Jean Teyssandier, Nicholas Harding, Sabri Jamal, Michael J. Wilson, Gary Frewin, Nicola Wong, William Stark, Mark S. Hill, Páidí Creed1
1biomodal Ltd, Cambridge, United Kingdom
We present analysis software optimised to analyse 5mC and 5hmC data at scale and describe its performance on a novel liquid biopsy dataset.
Methylation data has diverse applications in cancer, including early-stage diagnosis through liquid biopsy, classification to guide treatment pathways, and prognosis. However, analyzing methylation data poses significant challenges, as it is constrained by scalability and usability issues.
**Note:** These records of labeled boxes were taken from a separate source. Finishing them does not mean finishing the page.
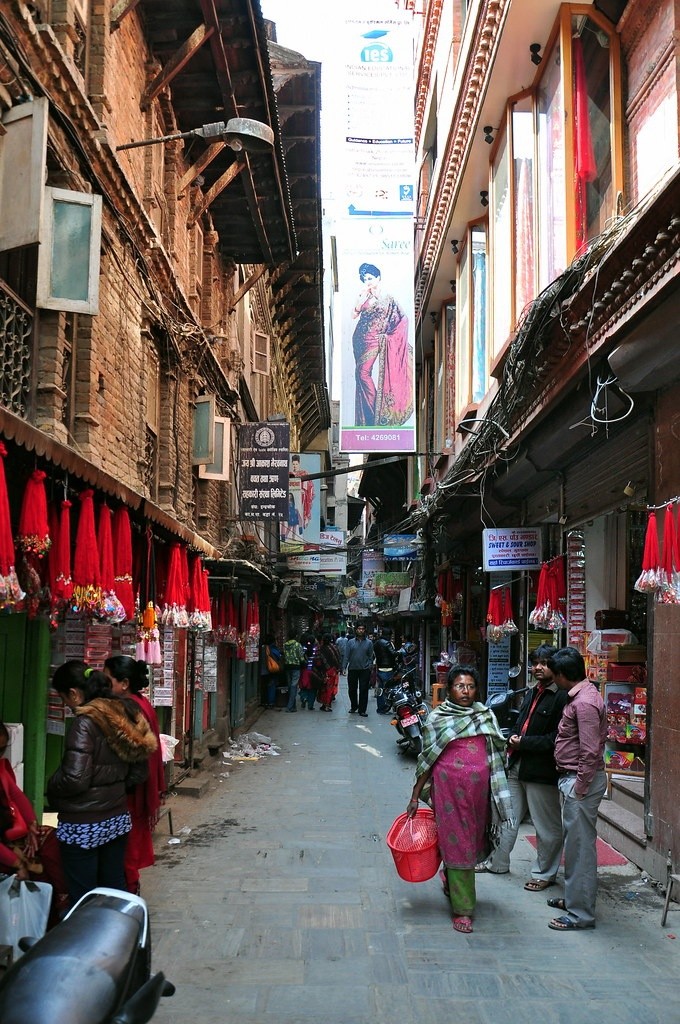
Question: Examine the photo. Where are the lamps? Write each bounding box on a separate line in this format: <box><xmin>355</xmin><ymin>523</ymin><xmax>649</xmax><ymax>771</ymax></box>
<box><xmin>450</xmin><ymin>279</ymin><xmax>457</xmax><ymax>293</ymax></box>
<box><xmin>529</xmin><ymin>43</ymin><xmax>543</xmax><ymax>66</ymax></box>
<box><xmin>480</xmin><ymin>190</ymin><xmax>488</xmax><ymax>206</ymax></box>
<box><xmin>116</xmin><ymin>117</ymin><xmax>275</xmax><ymax>155</ymax></box>
<box><xmin>484</xmin><ymin>125</ymin><xmax>494</xmax><ymax>144</ymax></box>
<box><xmin>430</xmin><ymin>312</ymin><xmax>436</xmax><ymax>323</ymax></box>
<box><xmin>450</xmin><ymin>240</ymin><xmax>459</xmax><ymax>254</ymax></box>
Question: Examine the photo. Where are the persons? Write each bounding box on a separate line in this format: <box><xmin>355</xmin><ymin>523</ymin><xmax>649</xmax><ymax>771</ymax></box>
<box><xmin>257</xmin><ymin>622</ymin><xmax>419</xmax><ymax>716</ymax></box>
<box><xmin>0</xmin><ymin>655</ymin><xmax>164</xmax><ymax>933</ymax></box>
<box><xmin>546</xmin><ymin>649</ymin><xmax>608</xmax><ymax>931</ymax></box>
<box><xmin>351</xmin><ymin>263</ymin><xmax>413</xmax><ymax>426</ymax></box>
<box><xmin>474</xmin><ymin>644</ymin><xmax>570</xmax><ymax>895</ymax></box>
<box><xmin>281</xmin><ymin>455</ymin><xmax>314</xmax><ymax>541</ymax></box>
<box><xmin>404</xmin><ymin>665</ymin><xmax>504</xmax><ymax>933</ymax></box>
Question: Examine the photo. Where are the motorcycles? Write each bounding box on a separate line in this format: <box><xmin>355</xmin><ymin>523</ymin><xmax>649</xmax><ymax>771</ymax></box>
<box><xmin>377</xmin><ymin>640</ymin><xmax>428</xmax><ymax>758</ymax></box>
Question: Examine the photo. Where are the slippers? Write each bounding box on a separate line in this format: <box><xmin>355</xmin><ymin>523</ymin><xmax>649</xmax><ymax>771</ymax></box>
<box><xmin>547</xmin><ymin>897</ymin><xmax>566</xmax><ymax>910</ymax></box>
<box><xmin>524</xmin><ymin>878</ymin><xmax>549</xmax><ymax>890</ymax></box>
<box><xmin>474</xmin><ymin>863</ymin><xmax>488</xmax><ymax>872</ymax></box>
<box><xmin>548</xmin><ymin>916</ymin><xmax>596</xmax><ymax>930</ymax></box>
<box><xmin>452</xmin><ymin>917</ymin><xmax>473</xmax><ymax>933</ymax></box>
<box><xmin>438</xmin><ymin>869</ymin><xmax>449</xmax><ymax>897</ymax></box>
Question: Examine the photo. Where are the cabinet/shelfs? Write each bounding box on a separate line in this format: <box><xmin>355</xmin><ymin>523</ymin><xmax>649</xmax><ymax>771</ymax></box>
<box><xmin>600</xmin><ymin>680</ymin><xmax>645</xmax><ymax>777</ymax></box>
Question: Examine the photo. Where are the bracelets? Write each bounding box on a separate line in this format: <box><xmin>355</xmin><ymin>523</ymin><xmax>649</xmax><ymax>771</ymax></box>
<box><xmin>354</xmin><ymin>307</ymin><xmax>360</xmax><ymax>313</ymax></box>
<box><xmin>411</xmin><ymin>799</ymin><xmax>417</xmax><ymax>802</ymax></box>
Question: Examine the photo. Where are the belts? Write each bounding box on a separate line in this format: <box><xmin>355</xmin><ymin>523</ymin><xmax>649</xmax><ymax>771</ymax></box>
<box><xmin>559</xmin><ymin>770</ymin><xmax>577</xmax><ymax>775</ymax></box>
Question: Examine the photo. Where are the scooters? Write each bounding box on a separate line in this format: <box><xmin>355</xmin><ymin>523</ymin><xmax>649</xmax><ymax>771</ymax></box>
<box><xmin>484</xmin><ymin>664</ymin><xmax>529</xmax><ymax>778</ymax></box>
<box><xmin>0</xmin><ymin>886</ymin><xmax>177</xmax><ymax>1024</ymax></box>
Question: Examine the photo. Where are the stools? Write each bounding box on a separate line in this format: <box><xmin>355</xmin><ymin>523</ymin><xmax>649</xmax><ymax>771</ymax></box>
<box><xmin>431</xmin><ymin>683</ymin><xmax>447</xmax><ymax>709</ymax></box>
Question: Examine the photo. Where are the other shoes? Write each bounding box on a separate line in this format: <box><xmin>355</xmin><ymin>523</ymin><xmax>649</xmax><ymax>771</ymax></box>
<box><xmin>359</xmin><ymin>712</ymin><xmax>369</xmax><ymax>717</ymax></box>
<box><xmin>308</xmin><ymin>706</ymin><xmax>315</xmax><ymax>710</ymax></box>
<box><xmin>319</xmin><ymin>705</ymin><xmax>332</xmax><ymax>712</ymax></box>
<box><xmin>349</xmin><ymin>705</ymin><xmax>358</xmax><ymax>713</ymax></box>
<box><xmin>286</xmin><ymin>707</ymin><xmax>296</xmax><ymax>712</ymax></box>
<box><xmin>301</xmin><ymin>700</ymin><xmax>306</xmax><ymax>708</ymax></box>
<box><xmin>380</xmin><ymin>711</ymin><xmax>392</xmax><ymax>715</ymax></box>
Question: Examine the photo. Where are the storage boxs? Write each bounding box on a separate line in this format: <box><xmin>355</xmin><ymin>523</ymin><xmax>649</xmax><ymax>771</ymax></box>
<box><xmin>605</xmin><ymin>645</ymin><xmax>649</xmax><ymax>768</ymax></box>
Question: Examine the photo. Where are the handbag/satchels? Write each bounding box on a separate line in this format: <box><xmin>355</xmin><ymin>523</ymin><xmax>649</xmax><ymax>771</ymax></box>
<box><xmin>0</xmin><ymin>873</ymin><xmax>53</xmax><ymax>965</ymax></box>
<box><xmin>266</xmin><ymin>645</ymin><xmax>280</xmax><ymax>673</ymax></box>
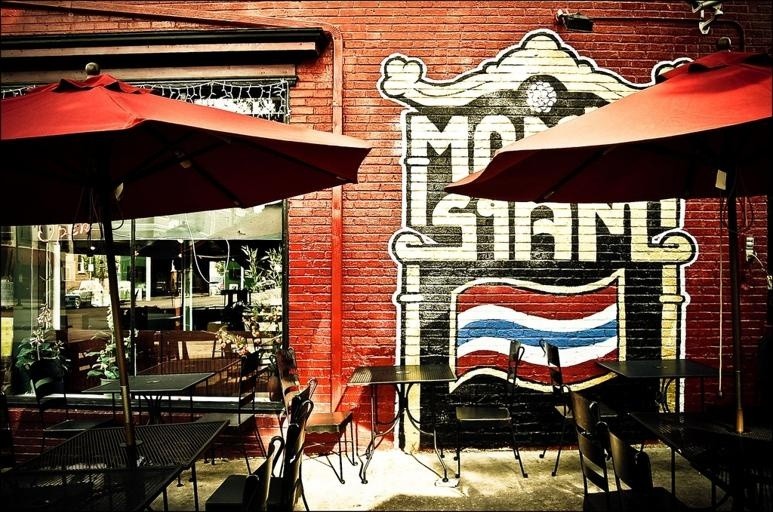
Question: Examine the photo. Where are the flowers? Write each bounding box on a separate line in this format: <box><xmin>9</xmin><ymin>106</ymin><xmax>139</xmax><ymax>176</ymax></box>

Our recently introduced technology, duet multiomics solution evoC, enables the reading of 6-base information (A, T, G, C, 5-mC and 5-hmC) from DNA, further amplifying the complexity and scale of datasets generated in a single sequencing experiment. To address this, we present a fast and scalable software package for the analysis of 6-base genomes, using multi-core out-of-memory processing to enable extremely efficient computation, even for datasets that are too large to fit into memory.
Our approach enables the analysis of large datasets, scaling to thousands of samples. Unlike existing tools that exceed typical laptop memory with ~10 samples, the analysis software can efficiently process a colorectal cancer liquid biopsy dataset of over 100 samples in minutes on a standard laptop. Furthermore, it runs a complex DMR model (logistic regression with covariates) genome-wide in under an hour, a task infeasible with current tools.
The analysis software combines efficient computation with tools for exploratory (e.g., plotting, correlation) and downstream analyses (e.g., DMR identification, PCA). Designed for efficiency and ease of use, it enables users to rapidly transition from raw data to actionable insights and publication-ready results. As multiomic data become the standard in cancer research, our data structure supports the integration of additional data types, allowing us to handle combined genomic and epigenomic data from solutions like duet evoC. This will enable streamlined and efficient multiomic analysis to uncover deeper biological insights.